Passage shown>
* Start *
The Most Powerful Telescopes Suggest the Cosmos Is Surprisingly Simple

Yutian Lei / 500px/500px/Getty Images

We live in a golden age for learning about the universe. Our most powerful telescopes have revealed that the cosmos is surprisingly simple on the largest visible scales. Likewise, our most powerful “microscope,” the Large Hadron Collider, has found no deviations from known physics on the tiniest scales.

These findings were not what most theorists expected. Today, the dominant theoretical approach combines string theory, a powerful mathematical framework with no successful physical predictions as yet, and “cosmic inflation” — the idea that, at a very early stage, the universe ballooned wildly in size. In combination, string theory and inflation predict the cosmos to be incredibly complex on tiny scales and completely chaotic on very large scales.

The nature of the expected complexity could take a bewildering variety of forms. On this basis, and despite the absence of observational evidence, many theorists promote the idea of a “multiverse:” an uncontrolled and unpredictable cosmos consisting of many universes, each with totally different physical properties and laws.

So far, the observations indicate exactly the opposite. What should we make of the discrepancy? One possibility is that the apparent simplicity of the universe is merely an accident of the limited range of scales we can probe today and that when observations and experiments reach small enough or large enough scales, the asserted complexity will be revealed.

The other possibility is that the universe really is very simple and predictable on both the largest and smallest scales. I believe this possibility should be taken far more seriously. If it is true, we may be closer than we imagined to understanding the universe’s most basic puzzles. And some of the answers may already be staring us in the face.

The trouble with string theory and inflation

The current orthodoxy is the culmination of decades of effort by thousands of serious theorists. According to string theory, the basic building blocks of the universe are minuscule, vibrating loops and pieces of sub-atomic string. As currently understood, the theory only works if there are more dimensions of space than the three we experience. So, string theorists assume that the reason we don’t detect them is that they are tiny and curled up.
* End *
Data section>
* Start *
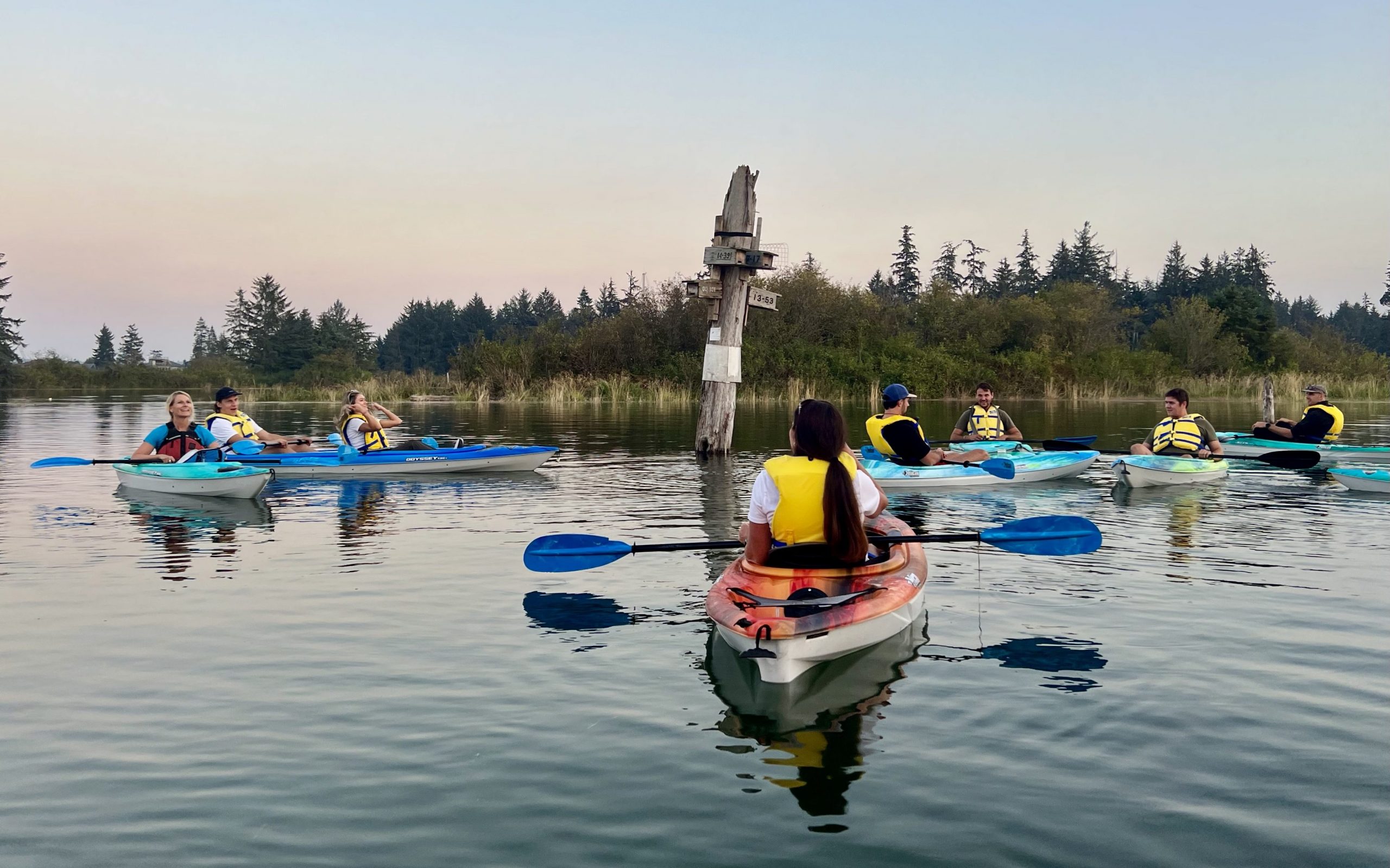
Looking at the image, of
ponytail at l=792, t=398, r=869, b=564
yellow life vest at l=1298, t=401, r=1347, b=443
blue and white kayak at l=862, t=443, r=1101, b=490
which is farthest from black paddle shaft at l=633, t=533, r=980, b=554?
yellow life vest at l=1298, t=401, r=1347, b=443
* End *
* Start *
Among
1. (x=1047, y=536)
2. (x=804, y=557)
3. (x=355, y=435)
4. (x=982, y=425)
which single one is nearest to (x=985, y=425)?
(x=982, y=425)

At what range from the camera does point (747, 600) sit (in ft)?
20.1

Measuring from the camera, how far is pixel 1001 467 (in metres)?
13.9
* End *
Work to complete>
a. Tally the lines of the records that contain the string "which". Give only the number.
b. Carry on the passage about the surprising simplicity of the cosmos, starting right after its last sentence.

Results for each task>
a. 2

b.
Unfortunately, this makes string theory hard to test, since there are an almost unimaginable number of ways in which the small dimensions can be curled up, with each giving a different set of physical laws in the remaining, large dimensions.

Meanwhile, cosmic inflation is a scenario proposed in the 1980s to explain why the universe is so smooth and flat on the largest scales we can see. The idea is that the infant universe was small and lumpy, but an extreme burst of ultra-rapid expansion blew it up vastly in size, smoothing it out and flattening it to be consistent with what we see today.

Inflation is also popular because it potentially explains why the energy density in the early universe varied slightly from place to place. This is important because the denser regions would have later collapsed under their own gravity, seeding the formation of galaxies.

Over the past three decades, the density variations have been measured more and more accurately both by mapping the cosmic microwave background — the radiation from the big bang — and by mapping the three-dimensional distribution of galaxies.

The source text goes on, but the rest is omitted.